Regarding profitability of loans, they find that low-credit score borrowers are more profitable. Since low credit score borrowers are usually charged higher APR and Upstart is good at idenfying those with low default risks, this makes sense. Authors also find that Upstart’s low-credit score loans originated in 2020 generated 1 percentage point higher returns than 2019 and 2 percentage points higher returns than 2018, meaning either (i) macro-economic conditions are getting more favorable, or (ii) Upstart’s continuous improvements to its model is paying off.

One thing worth mentioning is their last analysis, which looks at mortgage loans. They discuss a company called Quicken Loans (now changed its name to Rocket Mortgage), a fintech mortgage lender who seems to be somewhat comparable to Upstart in the mortgage loan space. The authors find that mortgages originated by Rocket Mortgage generate about 12 basis point higher returns compared to three large banks (Bank of America, Chase, and Wells Fargo), highlighting that mortgage loans can also benefit from use of alternative data. I am not sure how Rocket Mortgage’s offerings differs from Upstart, but it is worth researching into it to understand whether Upstart’s transition to mortgage loan space is feasible and whether Upstart can offer something Rocket Mortgage doesn’t. In any case, I think the analysis of mortgage space in this paper is not coincidental, but rather, this research was conducted as part of Upstart’s preliminary analysis to evaluate their entry to the mortgage space.

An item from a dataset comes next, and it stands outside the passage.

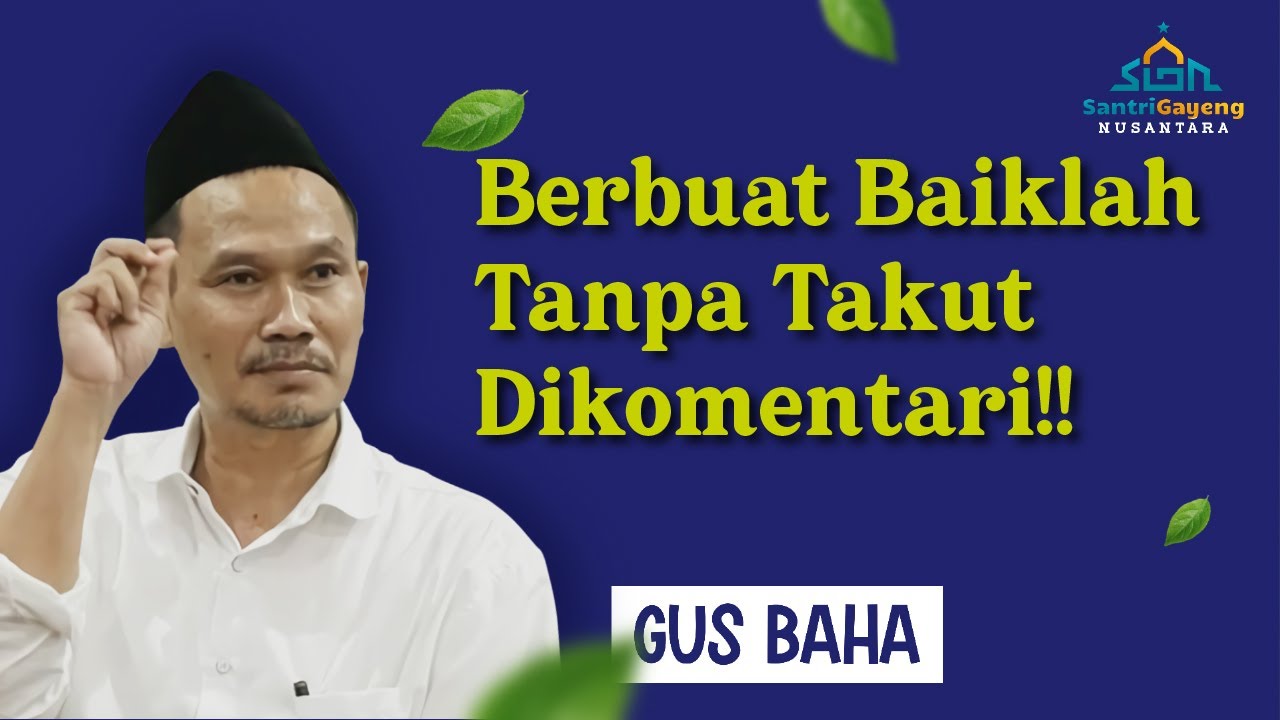Gus Baha: Berbuat Baiklah Tanpa Takut Dikomentari!!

I hope some of you find this useful. There is a lot more small details in the paper, so I’d recommend you to give it a quick look if you are interested.

-Tolga

208 Likes

Tolga,

Wow! Thanks so much for sharing this publication and your valuable and impressive insights!

Regarding your mortgage comments, I want to add:

I’ve looked at NY Fed data (see slide 6 and 7 at https://www.newyorkfed.org/medialibrary/interactives/househo…) and it shows mortgage lending to lower FICO borrowers has fallen over 80% from pre-GFC levels.

An 80% drop!!

The Great Financial Crisis has understandably made banks extremely wary of home lending to subprime scorers. Just look at the orange and blue bars on slide 6 from 2007 - huge fall off the cliff. There are so many low FICO borrowers numbering in the millions left out of the market for the past 14 years!

Granted, some of them should never be offered a mortgage in the first place, but for the true ‘hidden primes’ who wouldn’t actually default, if UPST can replicate its similar success from personal loans, they can literally re-expand the mortgage origination market MASSIVELY.

So, if UPST can perform in this segment- and UPST retains a first mover status into AI/ML driven mortgage lending - then this is something that UPST investors plus banks will salivate over, once everyone recognizes the implications, as mortgages generate substantial income: according to the IMB (https://www.mba.org/2021-press-releases/june/imb-production-…), banks reported a net gain of $3,361 on each loan they originated in the first quarter of 2021.
If banks could increase their home lending volume by 10, 20, or even 30 percent with the use of UPST…it would be incredible.